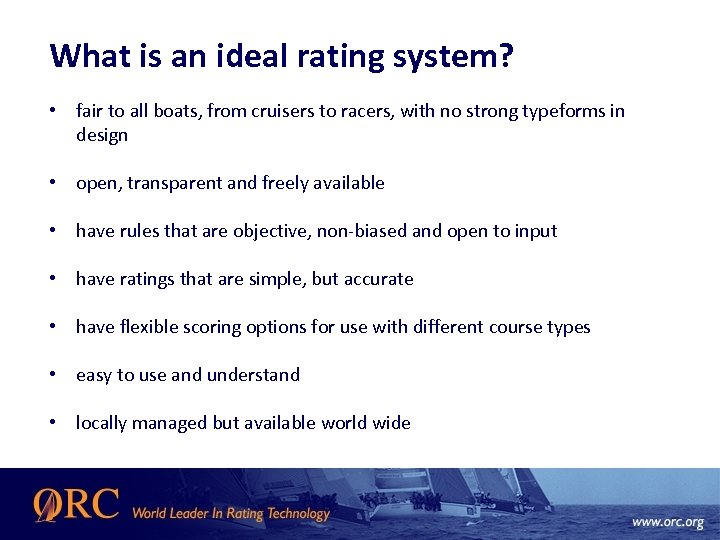 What is an ideal rating system?

• fair to all boats, from cruisers to racers, with no strong typeforms in design

• open, transparent and freely available

• have rules that are objective, non-biased and open to input

• have ratings that are simple, but accurate

• have flexible scoring options for use with different course types

• easy to use and understand

• locally managed but available world wide

ORC World Leader In Rating Technology

www.orc.org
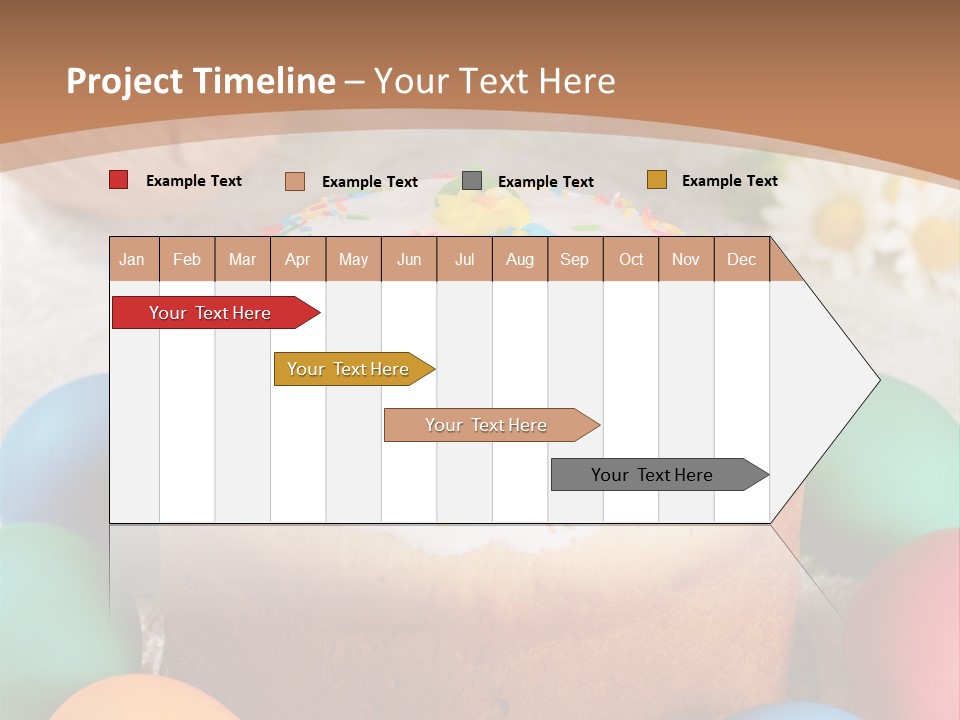 Project Timeline – Your Text Here

Example Text
Example Text
Example Text
Example Text

| Jan | Feb | Mar | Apr | May | Jun | Jul | Aug | Sep | Oct | Nov | Dec |
|---|---|---|---|---|---|---|---|---|---|---|---|

Your Text Here

Your Text Here

Your Text Here

Your Text Here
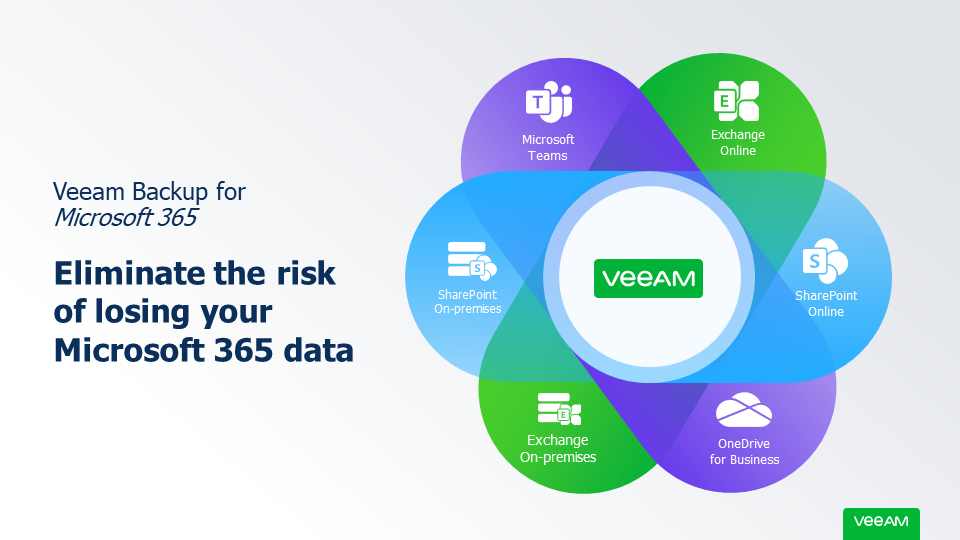 Veeam Backup for
Microsoft 365

Eliminate the risk of losing your Microsoft 365 data

Microsoft Teams

Exchange Online

SharePoint On-premises

VEEAM

SharePoint Online

Exchange On-premises

OneDrive for Business

VEEAM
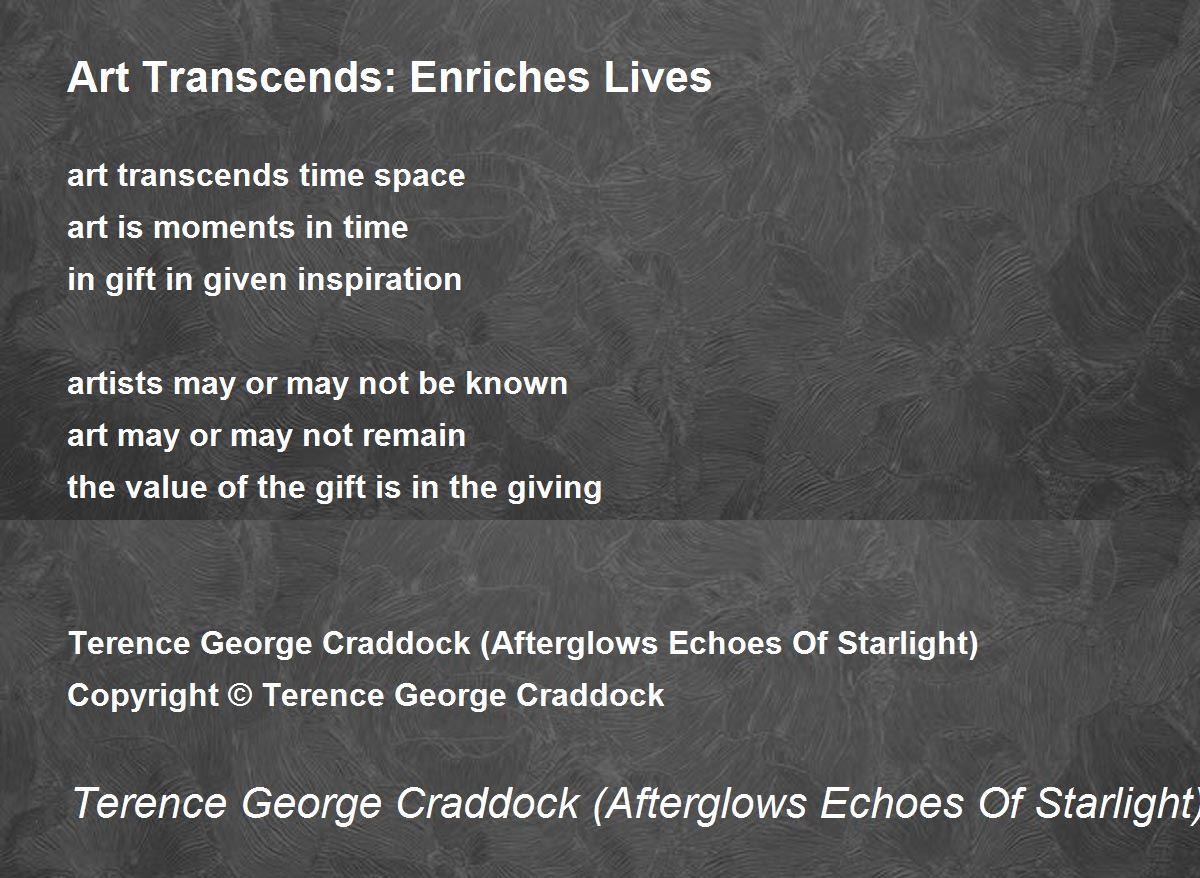 Art Transcends: Enriches Lives

art transcends time space
art is moments in time
in gift in given inspiration

artists may or may not be known
art may or may not remain
the value of the gift is in the giving

Terence George Craddock (Afterglows Echoes Of Starlight)
Copyright © Terence George Craddock

Terence George Craddock (Afterglows Echoes Of Starlight)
+ + + + + + +
- What this task involves -
Text only, no pictures: copy every entry exactly.

- Your solution -
 What is an ideal rating system?

• fair to all boats, from cruisers to racers, with no strong typeforms in design

• open, transparent and freely available

• have rules that are objective, non-biased and open to input

• have ratings that are simple, but accurate

• have flexible scoring options for use with different course types

• easy to use and understand

• locally managed but available world wide

ORC World Leader In Rating Technology

www.orc.org
 Project Timeline – Your Text Here

Example Text
Example Text
Example Text
Example Text

| Jan | Feb | Mar | Apr | May | Jun | Jul | Aug | Sep | Oct | Nov | Dec |
|---|---|---|---|---|---|---|---|---|---|---|---|

Your Text Here

Your Text Here

Your Text Here

Your Text Here
 Veeam Backup for
Microsoft 365

Eliminate the risk of losing your Microsoft 365 data

Microsoft Teams

Exchange Online

SharePoint On-premises

VEEAM

SharePoint Online

Exchange On-premises

OneDrive for Business

VEEAM
 Art Transcends: Enriches Lives

art transcends time space
art is moments in time
in gift in given inspiration

artists may or may not be known
art may or may not remain
the value of the gift is in the giving

Terence George Craddock (Afterglows Echoes Of Starlight)
Copyright © Terence George Craddock

Terence George Craddock (Afterglows Echoes Of Starlight)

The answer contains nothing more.